**Work required**: Could you restate word for word every line from the one containing "Estrategias Firma 2" to the end of the data below, pictures excluded?

··· Available data

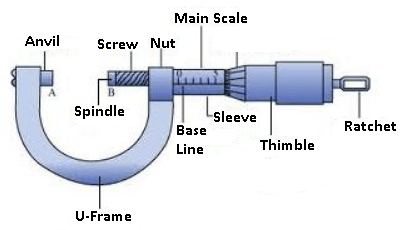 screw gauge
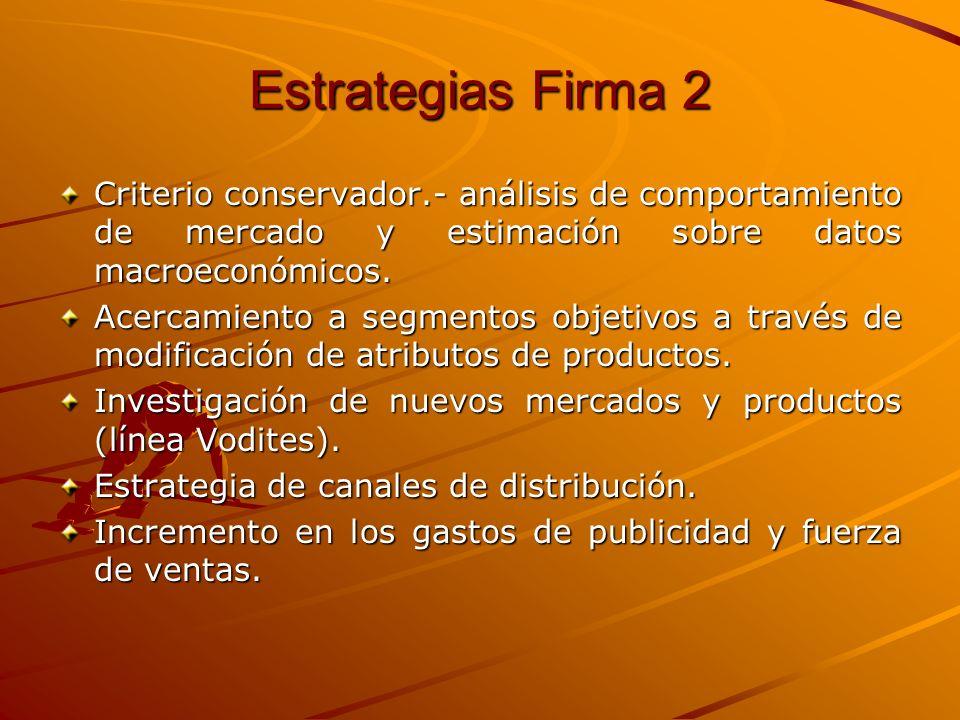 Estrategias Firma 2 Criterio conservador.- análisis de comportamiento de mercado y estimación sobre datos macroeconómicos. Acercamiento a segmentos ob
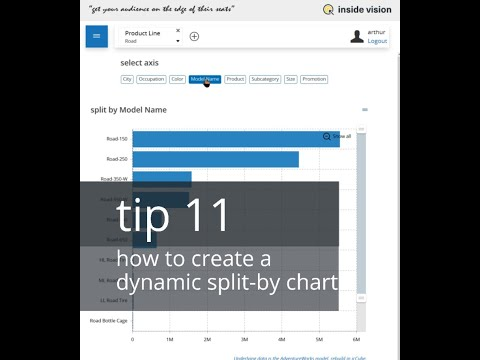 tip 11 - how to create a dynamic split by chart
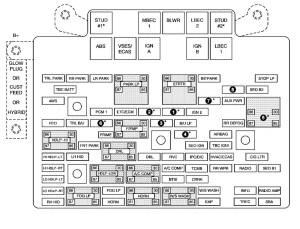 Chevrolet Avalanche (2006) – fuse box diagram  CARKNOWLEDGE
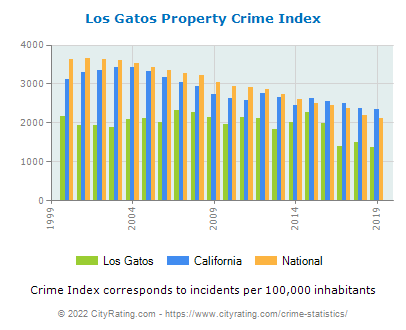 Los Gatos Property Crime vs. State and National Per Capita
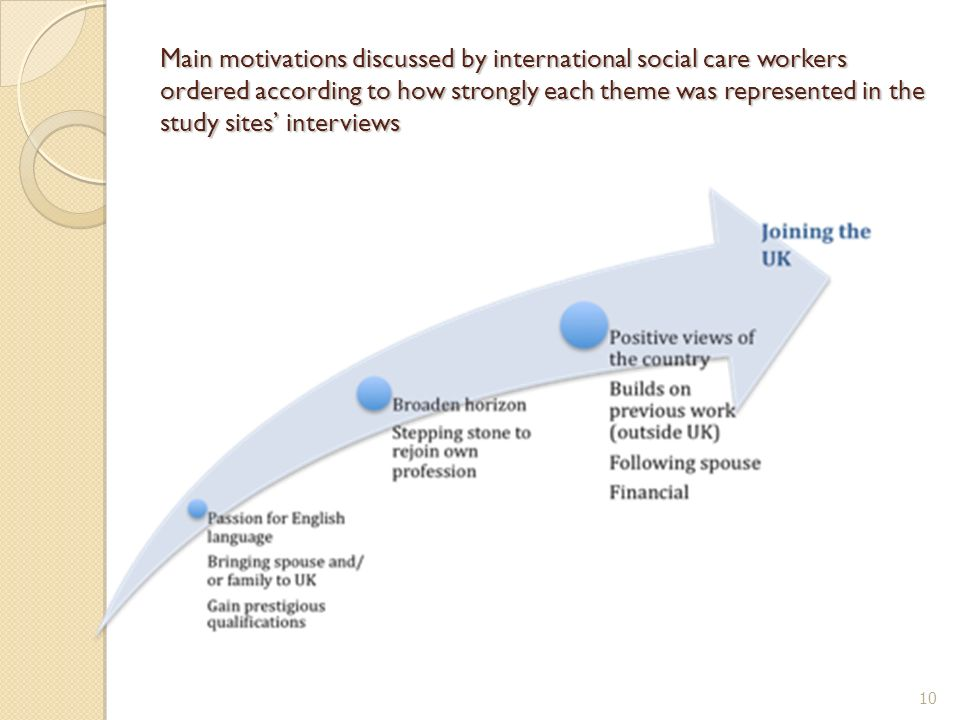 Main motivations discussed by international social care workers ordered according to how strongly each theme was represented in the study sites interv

······

**Finished exercise**:
 Estrategias Firma 2 Criterio conservador.- análisis de comportamiento de mercado y estimación sobre datos macroeconómicos. Acercamiento a segmentos ob
 tip 11 - how to create a dynamic split by chart
 Chevrolet Avalanche (2006) – fuse box diagram  CARKNOWLEDGE
 Los Gatos Property Crime vs. State and National Per Capita
 Main motivations discussed by international social care workers ordered according to how strongly each theme was represented in the study sites interv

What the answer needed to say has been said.